Daisy can break apart 200 smartphones an hour into pieces that are easy to recycle. It’s not as handsome as the Westworld robots, but it’s a lot more efficient.
The new version of Chrome blocks auto-playing videos with sound (sometimes)
The latest version of Google’s Chrome browser includes a long-awaited feature that prevents videos with sound from auto playing when you visit a website. There’s a catch, though. If Google thinks you have had a “meaningful interaction” with a site, that will override the block and it will be allowed to assault your ears when the site loads. You can see the list of sites with which you’ve had a “meaningful interaction” by going opening Chrome and pasting “chrome://media-engagement” into the address bar.
Nike hacked a 3D printer to make its sneaker for elite marathon runners
We sat down with Nike to talk about its new 3D-printed shoe for elite marathon runners. It’s an interesting bit of tech that Nike immediately proved effective when Eliud Kipchoge wore it to clock a winning time of 02:04:17 in the London Marathon.
Government websites have been having a rough couple weeks
Income taxes were due in the US last week, but the online filing system crashed on tax day, causing the government to issue a one-day extension so people could file. Just a few weeks before that, the New York State standardized testing website failed, eating some students’ work when they tried to submit their English language arts exams.
EverCam is a wireless security camera has a giant battery and AI
In its apparent quest to make relatively affordable versions of just about every consumer electronic, Anker and Eufy launched a KickStarter to fund its new indoor/outdoor wireless security camera, EverCam. Each camera has a built-in 13,400 mAh battery that can last up to a year if it’s in standby mode. It also has AI features like facial recognition to allow users to tweak alerts and notifications depending on who enters its field of view. The product is already fully funded, but you can still pre-order on the Kickstarter page now.
Amazon is reportedly working on robots to help out around the house
According to a recent Bloomberg report, Amazon is ramping up its efforts to create a robot that will live in your home. The program is reportedly part of Amazon’s Lab126 hardware division, which has been adding staff with specific robotic skills. There are almost no specific details about the hardware yet, but that shouldn’t stop you from fantasizing about what it would be like to yell “Alexa, do the dishes,” and have it actually happen.

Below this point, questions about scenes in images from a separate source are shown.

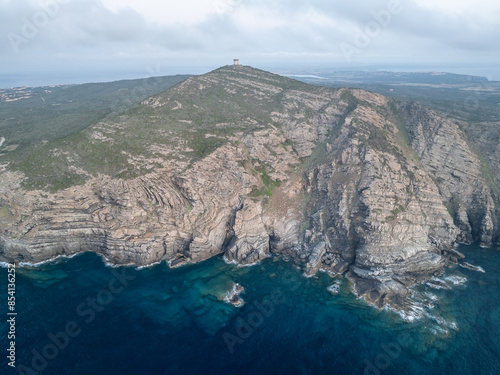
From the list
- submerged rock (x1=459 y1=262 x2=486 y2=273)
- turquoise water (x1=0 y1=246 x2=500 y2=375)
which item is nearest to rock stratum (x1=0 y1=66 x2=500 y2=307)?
submerged rock (x1=459 y1=262 x2=486 y2=273)

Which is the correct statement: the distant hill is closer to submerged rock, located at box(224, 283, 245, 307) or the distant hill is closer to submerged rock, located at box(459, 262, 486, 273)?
submerged rock, located at box(224, 283, 245, 307)

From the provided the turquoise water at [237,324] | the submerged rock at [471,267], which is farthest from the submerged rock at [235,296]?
the submerged rock at [471,267]

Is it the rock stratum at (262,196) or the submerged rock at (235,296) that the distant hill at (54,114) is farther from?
the submerged rock at (235,296)

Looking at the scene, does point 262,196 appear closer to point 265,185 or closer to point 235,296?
point 265,185

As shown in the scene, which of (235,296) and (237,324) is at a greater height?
(235,296)

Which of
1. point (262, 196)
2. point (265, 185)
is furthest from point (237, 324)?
point (265, 185)

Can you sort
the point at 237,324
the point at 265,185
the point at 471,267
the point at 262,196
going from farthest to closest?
the point at 265,185 < the point at 262,196 < the point at 471,267 < the point at 237,324
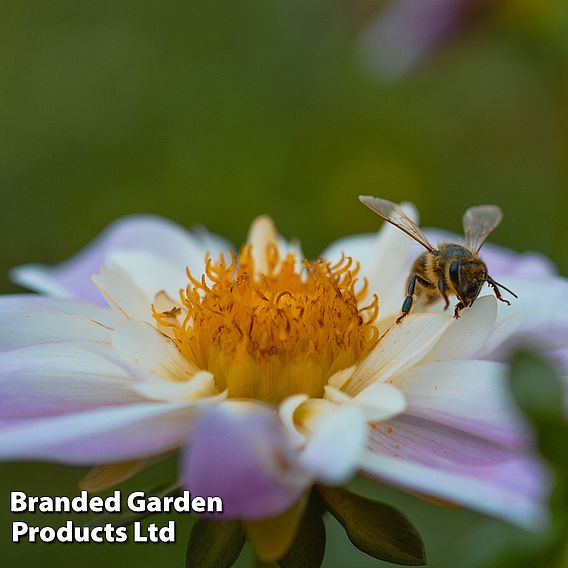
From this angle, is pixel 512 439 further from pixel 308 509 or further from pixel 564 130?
pixel 564 130

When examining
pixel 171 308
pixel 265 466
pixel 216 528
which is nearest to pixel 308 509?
pixel 216 528

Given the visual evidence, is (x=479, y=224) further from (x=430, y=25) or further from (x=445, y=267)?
(x=430, y=25)

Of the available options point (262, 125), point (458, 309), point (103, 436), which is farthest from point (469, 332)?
point (262, 125)

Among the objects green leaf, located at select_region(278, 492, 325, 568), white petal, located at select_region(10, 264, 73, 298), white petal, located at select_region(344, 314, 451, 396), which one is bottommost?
green leaf, located at select_region(278, 492, 325, 568)

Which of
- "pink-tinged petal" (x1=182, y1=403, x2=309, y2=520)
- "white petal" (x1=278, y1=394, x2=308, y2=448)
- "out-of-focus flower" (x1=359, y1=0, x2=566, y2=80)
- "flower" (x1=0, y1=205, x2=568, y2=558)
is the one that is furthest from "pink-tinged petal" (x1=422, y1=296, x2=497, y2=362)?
"out-of-focus flower" (x1=359, y1=0, x2=566, y2=80)

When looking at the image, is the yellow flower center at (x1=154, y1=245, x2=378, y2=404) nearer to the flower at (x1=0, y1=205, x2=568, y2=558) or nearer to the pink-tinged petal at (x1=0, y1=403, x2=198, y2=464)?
the flower at (x1=0, y1=205, x2=568, y2=558)

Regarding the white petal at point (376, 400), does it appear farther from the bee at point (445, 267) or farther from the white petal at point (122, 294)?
the white petal at point (122, 294)

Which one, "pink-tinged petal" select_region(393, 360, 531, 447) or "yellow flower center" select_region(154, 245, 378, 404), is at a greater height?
"yellow flower center" select_region(154, 245, 378, 404)
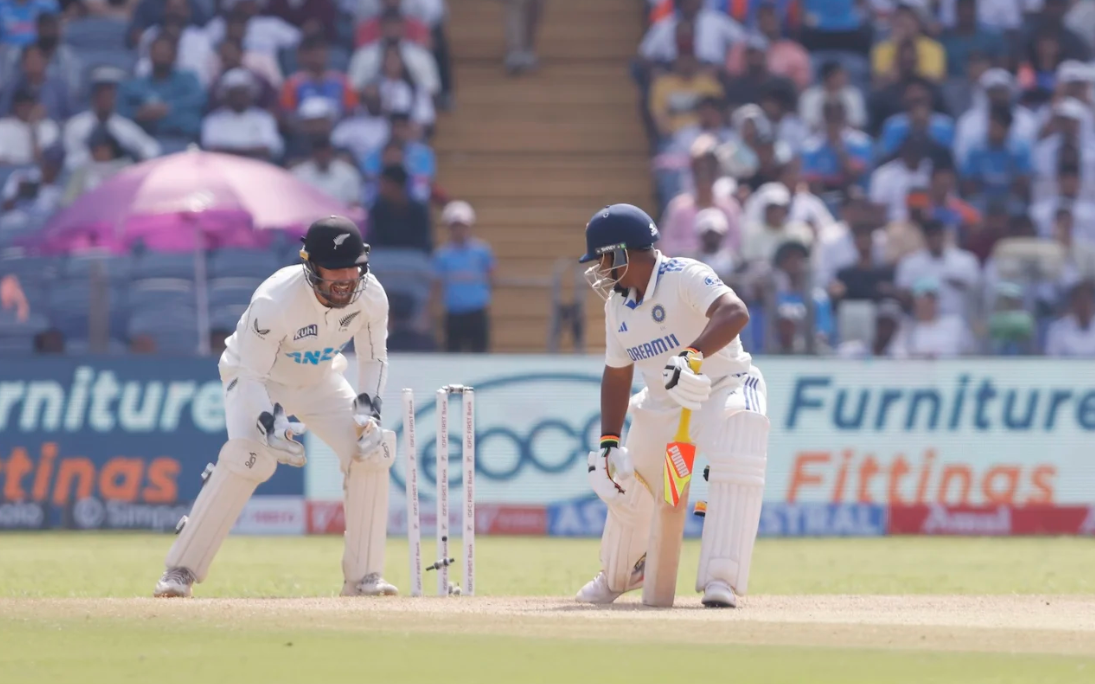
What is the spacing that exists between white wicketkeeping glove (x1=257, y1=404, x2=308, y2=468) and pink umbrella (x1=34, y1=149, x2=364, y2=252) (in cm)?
620

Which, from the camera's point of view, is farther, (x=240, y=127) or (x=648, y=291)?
(x=240, y=127)

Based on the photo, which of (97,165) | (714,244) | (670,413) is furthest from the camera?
(97,165)

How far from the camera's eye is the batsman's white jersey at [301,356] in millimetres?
9430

A professional photography hosting site bought Flickr
It was a big deal back in 2005 when Yahoo! bought Flickr for $35 million. Since then, the once-mighty photo sharing site has stumbled with some questionable redesigns and a re-tool of its overall business model. Now, Flickr’s old parent company Verizon (which owns the conglomeration of Yahoo! and AOL known as Oath) has sold Flickr to professional photography hosting site, SmugMug. It’s a surprising move, since Flickr seems so much larger than SmugMug in terms of photo volume and overall users, but the company says it will keep Flickr running as a stand-alone community.
Netflix might buy some physical movie theaters
For many kids in 2018, Netflix has only ever existed as a streaming service. They will never know the pain of crawling around on the living room floor looking for the red DVD envelope you know you dropped down there. If recent reports pan out, however, people could someday file into Netflix-owned movie theaters to watch the company’s content. The report claims Netflix considered buying some brick-and-mortar theaters. The first deal fell through, but it could resurface in the future. The concept seems very cool, though. Binging the new season of Stranger Things in a theater seat with food and a bunch of other fans could be a lot of fun.